Several big, well known insurers have embarked on a new
approach - writing directly to the people that their clients have injured,
rather than to their lawyers. They send letters asking the injured person to
confirm that they have indeed instructed that firm of solicitors (because, they
assert, firms sometimes make that sort of thing up). This appears to be a
standard letter, rather than targeted towards cases that are in the ‘high risk
of fraud’ category. The letters are strongly worded and vaguely threatening.
Yes, the honest client has nothing to fear, but the tone of the letter will
undoubtedly put off some genuine clients from proceeding.
The injured person is then formally required by the letter
to ring up the wrong-doer’s insurer to confirm that they have indeed instructed
the solicitor. There is no legal requirement for the injured person to do this,
and not phoning the insurer will not prevent the claim from proceeding. But the
client will not know this.
Several things are then happening. Firstly, the client is
being asked to explain how they instructed the firm - i.e if a referral was
made, and by whom. The insurance industry has long wanted this commercially
sensitive information and is now demanding that the client provides it in order
that the claim can proceed.

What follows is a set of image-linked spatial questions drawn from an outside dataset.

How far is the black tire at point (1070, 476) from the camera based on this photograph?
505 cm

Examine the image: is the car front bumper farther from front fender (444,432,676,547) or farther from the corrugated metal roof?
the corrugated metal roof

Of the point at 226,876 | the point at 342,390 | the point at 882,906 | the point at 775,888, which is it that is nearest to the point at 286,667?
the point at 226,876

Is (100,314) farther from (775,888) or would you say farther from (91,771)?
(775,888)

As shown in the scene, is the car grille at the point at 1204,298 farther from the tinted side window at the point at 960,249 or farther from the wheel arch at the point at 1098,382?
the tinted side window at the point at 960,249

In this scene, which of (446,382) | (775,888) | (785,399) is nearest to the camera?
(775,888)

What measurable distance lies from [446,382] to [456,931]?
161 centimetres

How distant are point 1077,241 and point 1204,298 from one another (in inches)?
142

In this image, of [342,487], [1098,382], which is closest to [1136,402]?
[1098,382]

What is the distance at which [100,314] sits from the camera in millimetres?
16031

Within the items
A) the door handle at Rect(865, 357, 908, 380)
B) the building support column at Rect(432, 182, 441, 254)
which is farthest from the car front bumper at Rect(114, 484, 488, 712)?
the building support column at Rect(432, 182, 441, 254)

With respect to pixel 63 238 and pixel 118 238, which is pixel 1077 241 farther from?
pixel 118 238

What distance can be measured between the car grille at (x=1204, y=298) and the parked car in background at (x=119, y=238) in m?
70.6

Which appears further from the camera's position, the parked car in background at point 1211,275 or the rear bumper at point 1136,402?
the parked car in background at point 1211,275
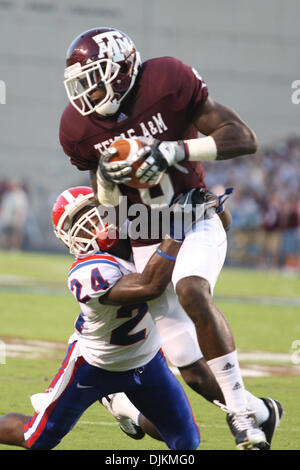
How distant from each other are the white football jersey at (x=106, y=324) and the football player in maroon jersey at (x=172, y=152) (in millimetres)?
227

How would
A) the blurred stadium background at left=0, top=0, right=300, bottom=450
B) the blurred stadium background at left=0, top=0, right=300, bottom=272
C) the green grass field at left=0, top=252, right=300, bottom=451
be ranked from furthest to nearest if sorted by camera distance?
1. the blurred stadium background at left=0, top=0, right=300, bottom=272
2. the blurred stadium background at left=0, top=0, right=300, bottom=450
3. the green grass field at left=0, top=252, right=300, bottom=451

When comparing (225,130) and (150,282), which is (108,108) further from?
(150,282)

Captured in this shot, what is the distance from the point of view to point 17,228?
64.0 ft

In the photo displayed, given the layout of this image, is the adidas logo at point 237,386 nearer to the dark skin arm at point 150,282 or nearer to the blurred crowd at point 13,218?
the dark skin arm at point 150,282

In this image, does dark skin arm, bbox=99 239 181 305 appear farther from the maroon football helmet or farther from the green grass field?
the green grass field

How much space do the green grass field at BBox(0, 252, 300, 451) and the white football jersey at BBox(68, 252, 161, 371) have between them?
0.59 metres

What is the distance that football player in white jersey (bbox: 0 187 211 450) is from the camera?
3.61m

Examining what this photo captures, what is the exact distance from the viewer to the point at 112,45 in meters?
3.74

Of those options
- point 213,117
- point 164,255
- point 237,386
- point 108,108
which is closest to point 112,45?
point 108,108

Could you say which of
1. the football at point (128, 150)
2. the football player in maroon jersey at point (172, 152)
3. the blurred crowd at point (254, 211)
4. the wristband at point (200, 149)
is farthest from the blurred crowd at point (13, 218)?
the football at point (128, 150)

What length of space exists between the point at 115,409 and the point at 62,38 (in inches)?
795

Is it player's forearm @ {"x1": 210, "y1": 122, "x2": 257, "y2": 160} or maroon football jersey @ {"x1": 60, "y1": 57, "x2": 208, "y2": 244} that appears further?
maroon football jersey @ {"x1": 60, "y1": 57, "x2": 208, "y2": 244}

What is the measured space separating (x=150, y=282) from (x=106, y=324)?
1.10ft

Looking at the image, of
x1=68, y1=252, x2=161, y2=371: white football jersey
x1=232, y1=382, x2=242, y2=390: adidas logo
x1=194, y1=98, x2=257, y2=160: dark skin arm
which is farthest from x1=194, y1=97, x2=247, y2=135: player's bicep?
x1=232, y1=382, x2=242, y2=390: adidas logo
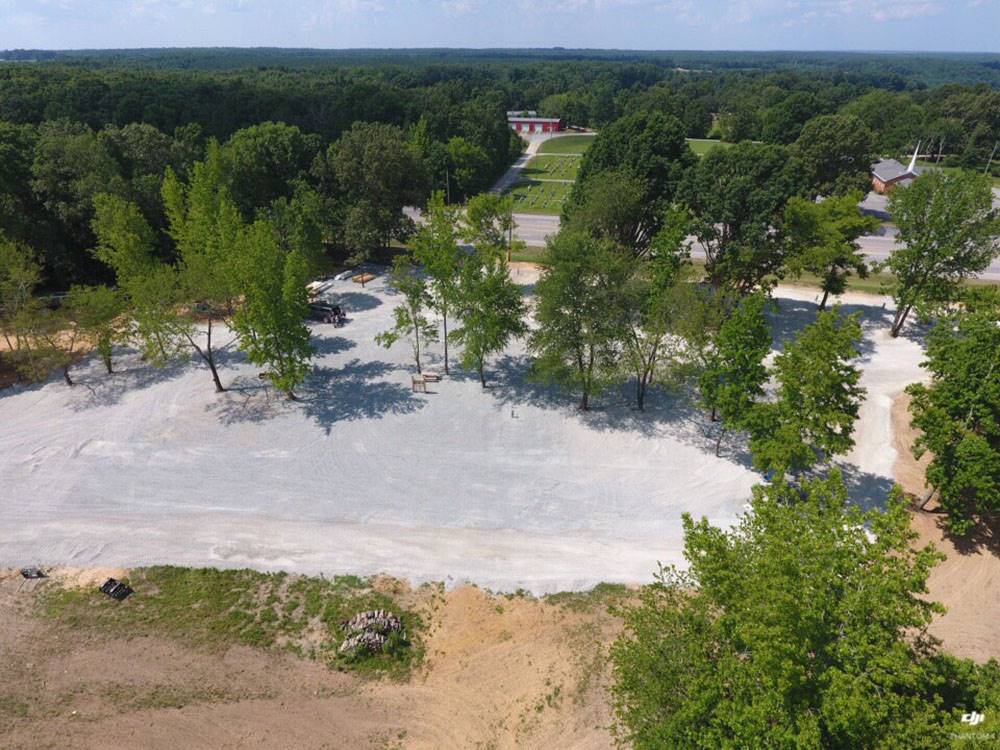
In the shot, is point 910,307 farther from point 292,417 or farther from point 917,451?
point 292,417

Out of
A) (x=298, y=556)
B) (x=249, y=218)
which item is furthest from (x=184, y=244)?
(x=298, y=556)

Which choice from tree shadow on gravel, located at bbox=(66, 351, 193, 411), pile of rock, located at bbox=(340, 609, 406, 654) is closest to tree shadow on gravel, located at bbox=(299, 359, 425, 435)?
tree shadow on gravel, located at bbox=(66, 351, 193, 411)

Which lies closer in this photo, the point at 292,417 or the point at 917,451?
the point at 917,451

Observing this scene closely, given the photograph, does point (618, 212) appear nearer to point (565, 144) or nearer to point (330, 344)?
point (330, 344)

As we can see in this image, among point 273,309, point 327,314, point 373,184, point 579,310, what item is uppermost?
point 373,184

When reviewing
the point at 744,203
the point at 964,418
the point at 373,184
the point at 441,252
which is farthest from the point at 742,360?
the point at 373,184

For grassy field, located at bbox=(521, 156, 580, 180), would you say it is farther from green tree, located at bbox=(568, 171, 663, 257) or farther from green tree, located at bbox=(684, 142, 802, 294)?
green tree, located at bbox=(684, 142, 802, 294)
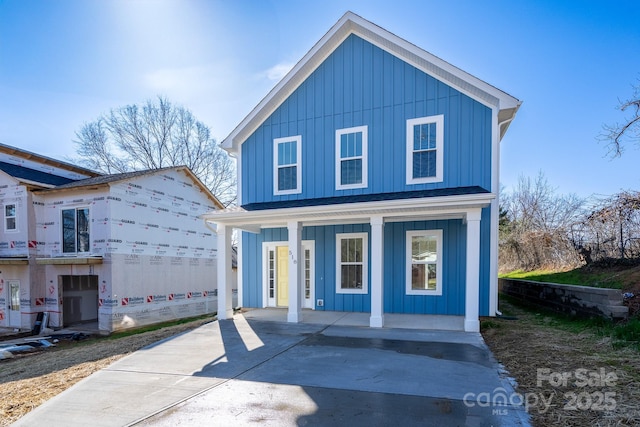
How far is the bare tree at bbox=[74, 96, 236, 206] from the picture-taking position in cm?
2331

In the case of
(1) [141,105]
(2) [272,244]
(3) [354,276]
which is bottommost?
(3) [354,276]

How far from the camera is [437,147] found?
334 inches

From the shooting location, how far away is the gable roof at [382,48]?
8016 millimetres

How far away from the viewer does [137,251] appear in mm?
13367

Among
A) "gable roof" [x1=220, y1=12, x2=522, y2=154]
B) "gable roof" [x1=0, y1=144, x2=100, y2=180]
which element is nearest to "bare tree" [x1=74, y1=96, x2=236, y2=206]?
"gable roof" [x1=0, y1=144, x2=100, y2=180]

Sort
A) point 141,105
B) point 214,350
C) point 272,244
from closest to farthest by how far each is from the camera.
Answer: point 214,350, point 272,244, point 141,105

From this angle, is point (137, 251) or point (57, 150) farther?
point (57, 150)

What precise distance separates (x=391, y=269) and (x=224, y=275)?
4.62m

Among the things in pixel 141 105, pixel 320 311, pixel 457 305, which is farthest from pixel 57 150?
pixel 457 305

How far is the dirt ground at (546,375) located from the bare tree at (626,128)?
17.6 feet

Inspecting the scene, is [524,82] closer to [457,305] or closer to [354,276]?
[457,305]

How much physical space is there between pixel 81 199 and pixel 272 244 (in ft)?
27.9

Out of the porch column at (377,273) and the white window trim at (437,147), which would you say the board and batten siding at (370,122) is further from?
the porch column at (377,273)

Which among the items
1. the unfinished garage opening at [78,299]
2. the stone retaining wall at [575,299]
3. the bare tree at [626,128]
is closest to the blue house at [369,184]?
the stone retaining wall at [575,299]
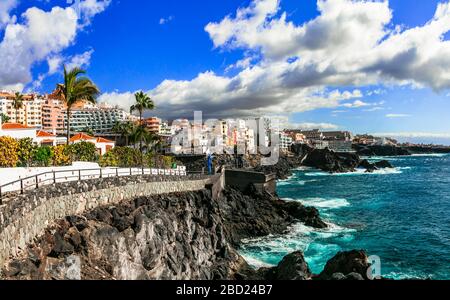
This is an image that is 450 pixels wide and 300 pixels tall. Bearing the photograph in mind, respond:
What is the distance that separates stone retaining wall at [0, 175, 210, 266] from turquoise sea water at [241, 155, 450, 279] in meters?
12.3

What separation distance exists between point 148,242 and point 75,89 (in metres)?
18.3

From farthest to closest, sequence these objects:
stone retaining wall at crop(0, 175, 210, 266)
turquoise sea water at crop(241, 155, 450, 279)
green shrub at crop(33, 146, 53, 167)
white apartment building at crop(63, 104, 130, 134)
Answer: white apartment building at crop(63, 104, 130, 134) < turquoise sea water at crop(241, 155, 450, 279) < green shrub at crop(33, 146, 53, 167) < stone retaining wall at crop(0, 175, 210, 266)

Again, the client is actually under no obligation
to provide this information.
Worse still, we are now hearing reports that when clients
contact some insurers, they are then encouraged to stop instructing the
solicitor and deal with the insurer direct. The insurers use the 14 day
cancellation period tactically to encourage the client to deal with them
direct. A measure put in place to protect consumers is now being used against
them. This leaves the client unrepresented, with no clear advice as to whether
the settlement on the table is good, bad or indeed ugly.

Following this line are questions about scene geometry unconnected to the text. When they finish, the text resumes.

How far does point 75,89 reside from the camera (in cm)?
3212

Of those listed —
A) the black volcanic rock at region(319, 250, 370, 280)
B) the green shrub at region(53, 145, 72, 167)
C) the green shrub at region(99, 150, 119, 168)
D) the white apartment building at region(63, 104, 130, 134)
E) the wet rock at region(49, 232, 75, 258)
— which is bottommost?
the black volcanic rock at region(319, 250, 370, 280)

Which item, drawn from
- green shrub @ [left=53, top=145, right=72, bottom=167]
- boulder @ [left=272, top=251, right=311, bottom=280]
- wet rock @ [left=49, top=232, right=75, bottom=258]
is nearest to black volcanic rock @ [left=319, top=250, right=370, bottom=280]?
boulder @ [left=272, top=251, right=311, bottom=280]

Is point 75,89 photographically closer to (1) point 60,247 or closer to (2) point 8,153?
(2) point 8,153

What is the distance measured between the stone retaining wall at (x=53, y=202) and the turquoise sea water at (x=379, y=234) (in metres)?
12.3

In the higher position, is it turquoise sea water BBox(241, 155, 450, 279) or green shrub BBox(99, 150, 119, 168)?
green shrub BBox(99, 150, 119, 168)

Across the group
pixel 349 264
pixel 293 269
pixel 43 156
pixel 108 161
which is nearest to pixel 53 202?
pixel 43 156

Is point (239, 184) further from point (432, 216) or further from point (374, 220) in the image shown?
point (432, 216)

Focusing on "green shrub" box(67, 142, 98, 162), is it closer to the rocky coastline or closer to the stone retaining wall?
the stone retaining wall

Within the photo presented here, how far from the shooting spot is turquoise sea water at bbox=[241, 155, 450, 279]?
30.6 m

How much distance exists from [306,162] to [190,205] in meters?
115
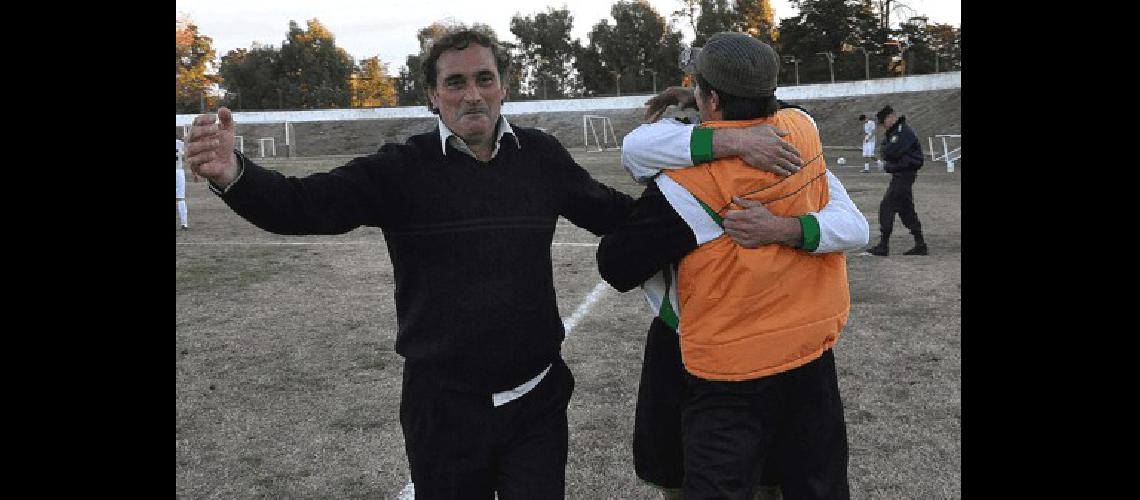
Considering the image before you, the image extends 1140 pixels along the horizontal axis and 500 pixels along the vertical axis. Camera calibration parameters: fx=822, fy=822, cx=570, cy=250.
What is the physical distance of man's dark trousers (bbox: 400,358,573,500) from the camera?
2311mm

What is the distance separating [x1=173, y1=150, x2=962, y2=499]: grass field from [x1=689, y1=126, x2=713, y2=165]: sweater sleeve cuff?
1933 millimetres

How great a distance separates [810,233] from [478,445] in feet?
3.55

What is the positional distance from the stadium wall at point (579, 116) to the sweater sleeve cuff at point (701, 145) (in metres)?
38.3

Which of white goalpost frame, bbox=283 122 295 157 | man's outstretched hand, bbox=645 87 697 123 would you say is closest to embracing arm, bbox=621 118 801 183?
man's outstretched hand, bbox=645 87 697 123

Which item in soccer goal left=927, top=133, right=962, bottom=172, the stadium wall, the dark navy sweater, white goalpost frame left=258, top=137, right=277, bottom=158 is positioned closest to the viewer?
the dark navy sweater

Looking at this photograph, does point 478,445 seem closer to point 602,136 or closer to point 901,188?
point 901,188

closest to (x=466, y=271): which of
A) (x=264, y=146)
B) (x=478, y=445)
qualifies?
(x=478, y=445)

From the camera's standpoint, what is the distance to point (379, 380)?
17.4 feet

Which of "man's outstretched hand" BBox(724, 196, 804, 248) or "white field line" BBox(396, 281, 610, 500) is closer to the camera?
"man's outstretched hand" BBox(724, 196, 804, 248)

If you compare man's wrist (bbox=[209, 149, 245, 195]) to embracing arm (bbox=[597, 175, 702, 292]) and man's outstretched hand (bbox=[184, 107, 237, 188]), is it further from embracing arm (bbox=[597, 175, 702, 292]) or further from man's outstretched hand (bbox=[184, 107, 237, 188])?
embracing arm (bbox=[597, 175, 702, 292])

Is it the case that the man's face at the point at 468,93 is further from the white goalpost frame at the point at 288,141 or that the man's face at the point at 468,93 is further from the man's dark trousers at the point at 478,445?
the white goalpost frame at the point at 288,141

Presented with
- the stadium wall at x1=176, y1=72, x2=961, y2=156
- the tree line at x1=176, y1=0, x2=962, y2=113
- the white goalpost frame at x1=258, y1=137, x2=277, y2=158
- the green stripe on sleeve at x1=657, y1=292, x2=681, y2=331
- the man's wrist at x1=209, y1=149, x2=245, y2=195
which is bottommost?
the green stripe on sleeve at x1=657, y1=292, x2=681, y2=331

These letters do not play fair. They hoodwink the injured
person into thinking that they have to do what is demanded in the letter. Even
though the insurer knows that the client is represented, nothing in the letters
tells the client to discuss it with their lawyer. This is not about deterring
fraud, this is about saving money for the insurers through putting off
genuinely injured people from pursuing a claim. It is about saving money
through cutting out the lawyers to save legal costs, whilst leaving the injured
person bereft of advice and at risk of their claim being under settled. The whole point of having insurance is to
compensate those who get injured through no fault of their own. Not just to
offer them a cheque but to compensate them properly, following a medical
examination to ascertain whether they are injured, the scale of the injuries,
and how quickly they will recover, if at all.

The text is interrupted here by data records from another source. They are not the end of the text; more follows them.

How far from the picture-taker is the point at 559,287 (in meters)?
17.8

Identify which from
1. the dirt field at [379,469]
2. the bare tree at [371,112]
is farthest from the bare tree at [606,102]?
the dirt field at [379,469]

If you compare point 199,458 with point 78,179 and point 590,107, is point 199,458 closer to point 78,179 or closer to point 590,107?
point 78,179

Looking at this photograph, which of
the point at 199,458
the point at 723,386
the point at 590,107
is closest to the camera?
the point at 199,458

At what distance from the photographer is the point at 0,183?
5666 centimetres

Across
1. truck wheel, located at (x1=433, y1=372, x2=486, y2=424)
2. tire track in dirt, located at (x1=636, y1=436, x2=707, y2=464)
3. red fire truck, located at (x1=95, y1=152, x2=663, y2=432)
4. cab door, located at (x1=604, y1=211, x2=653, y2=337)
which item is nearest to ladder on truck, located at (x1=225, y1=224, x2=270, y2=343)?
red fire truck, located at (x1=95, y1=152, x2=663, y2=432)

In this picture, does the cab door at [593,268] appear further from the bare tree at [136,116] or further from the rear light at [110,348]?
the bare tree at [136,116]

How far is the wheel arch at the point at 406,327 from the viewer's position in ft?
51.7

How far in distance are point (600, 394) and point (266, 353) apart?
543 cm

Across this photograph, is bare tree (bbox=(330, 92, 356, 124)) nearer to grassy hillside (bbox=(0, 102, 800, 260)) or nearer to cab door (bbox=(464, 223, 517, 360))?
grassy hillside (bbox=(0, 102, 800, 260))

Insurers had started to recognise that offering compensation
to clients without them undergoing a medical created an environment of easy
money which could perpetuate fraud. Lawyers and medics provide checks and
balances. Are we going full circle back to the days where insurers try to tempt
clients away from lawyers by showing them an open cheque book with no strings
attached? Last time this proved short sighted - driving claims up, and
ultimately premiums up.
I am hopeful to discuss such practices face to face with
insurers, practices that discredit the industry and undermine the trust between
insurer, lawyer and client. Facing such issues head on and having honest
discussions is the best way to deal with them.